I've had a temporary position through such a process. Before making it permanent, a committee of bureaucrats with no subject expertise (in this case, for an Astronomy position) argued my case, with my Chairman as my advocate.
They questioned the fact that I had more publications in the field than all other applicants combined. One bureaucrat suggested that I was lying on my CV.
Another said that they made a random check, and I had published what I claimed. "Well then," said a third, "he must be spread too thin with all that writing, and would have no time to teach."
One of my letters of recommendation was from the Vice President and Provost of Caltech. His analysis of my transcripts, publications, international lectures, national TV broadcats, and awards from 4 successive NASA Chief made me better qualified than anyone in the world with my particular degrees.
"Oh," said a 4th bureaucrat. "That's just one man's opinion." They refused to entertain the formal appeal process in their own bylaws.
And don't get me started with "equivalency committees" which exist because of the "or equivalent" phrase in job descriptions. Is a PhD in Biochemistry equivalent to one in Biology or Chemistry? Is one in Geology and Planetary Science equivalent to one in Geology? Is Geophysics equivalent to Geology? Can Computer Science (with 54 credits in Math beyond an M.S. in Math) equivalent to an M.S. in Math or more? There is no logic to the process.
Does someone with over 2,000 publications, presentations, and broadcasts [now over 2,500] perhaps know something that someone with a degree in Creative Writing does not?
Does someone who has coauthored with a Nobel Laureate [Feynman] trump someone who was the 200th coauthor on a Particle
Physics experiment, and has no other publications?
Does everyone here remember the classical article on the trend towards the LPU: Least Publishable Unit?
If your website gets 15,000,000 hits per year, is that a plus or a minus compared to someone with no internet presence?
If one is internationally famous through popularizations, should one be blackballed from the NAS by sour grapes members (i.e. Carl Sagan)?
Broken. Anyone out there agree?
Posted by: Jonathan Vos Post | December 13, 2006 01:27 AM
That`s funny Dave, and there is some degree of truth in that, but also in my experience promoting your own field is considered to be extremely bad form. Not to say that some people are not shamelessly doing just that...
But what I meant to say is really obvious I think - even with the best intentions (and those are really common!), nobody is truly open minded in the sense of being able to judge everyone equally. For example, with my background I know I am prone to be more impressed with cool theoretical insights or even nice tricks in mathematical physics, whereas experimental technique will by and large leave me cold. So I`ll recognize Feynman even if he does something very far from my field, but not so sure about the experimental equivalent. I think a good system of collective decision-making should take human flaws into consideration instead of pretending they don`t exist.
And again, your original point is very well taken, and good departments will be opportunistic if they spot Feynman on their radar screen.

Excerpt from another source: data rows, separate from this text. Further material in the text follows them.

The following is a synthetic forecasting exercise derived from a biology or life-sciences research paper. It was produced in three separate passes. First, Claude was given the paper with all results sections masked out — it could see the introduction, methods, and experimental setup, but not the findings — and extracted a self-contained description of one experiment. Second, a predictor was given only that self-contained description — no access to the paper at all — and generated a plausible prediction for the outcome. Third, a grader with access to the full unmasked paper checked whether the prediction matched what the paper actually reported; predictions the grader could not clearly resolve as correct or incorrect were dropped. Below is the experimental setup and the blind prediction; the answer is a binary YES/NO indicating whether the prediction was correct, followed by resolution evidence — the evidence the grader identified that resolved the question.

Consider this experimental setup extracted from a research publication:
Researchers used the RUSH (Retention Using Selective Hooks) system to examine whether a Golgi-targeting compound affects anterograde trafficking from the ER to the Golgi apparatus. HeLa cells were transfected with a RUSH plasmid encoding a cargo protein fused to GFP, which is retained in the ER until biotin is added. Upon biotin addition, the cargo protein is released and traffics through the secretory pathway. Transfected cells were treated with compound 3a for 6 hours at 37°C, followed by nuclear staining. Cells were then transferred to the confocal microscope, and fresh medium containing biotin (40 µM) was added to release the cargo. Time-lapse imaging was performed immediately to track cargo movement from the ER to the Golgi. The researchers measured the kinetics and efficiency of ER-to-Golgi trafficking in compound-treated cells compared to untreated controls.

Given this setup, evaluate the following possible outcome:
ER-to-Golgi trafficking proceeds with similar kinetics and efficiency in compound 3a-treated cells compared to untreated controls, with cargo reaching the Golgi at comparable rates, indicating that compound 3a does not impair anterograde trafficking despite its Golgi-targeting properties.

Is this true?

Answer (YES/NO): NO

Reminds me of the Bill Walsh (late SF 49er coach) approach to the football draft. There were specific holes in the line-up that he wanted to plug. However, if there was someone available who was one of the best overall "athletes" in the draft, he would take that person regardless of the position. Worked for the 49ers.
When the main aspect of hiring is to get someone to teach three rather technical classes, then it is best to make it clear in the requirements and hire someone qualified for the job.
Open system is in theory better for getting the maximum academic quality. Except that in reality the chair or another influential guy within the department has some agenda and plan whom to bring in - not a bad thing necessarily. (Feynman of course went to work with Bethe but he was getting lots of invitations already in 1945; favorable teaching arrangements/salaries were offered to him that would not be given to a lesser candidate.)
Michael: as a dedicated 49er fan I should have thought of that analogy! Oh how I miss Joe, Jerry, Lott, and the rest.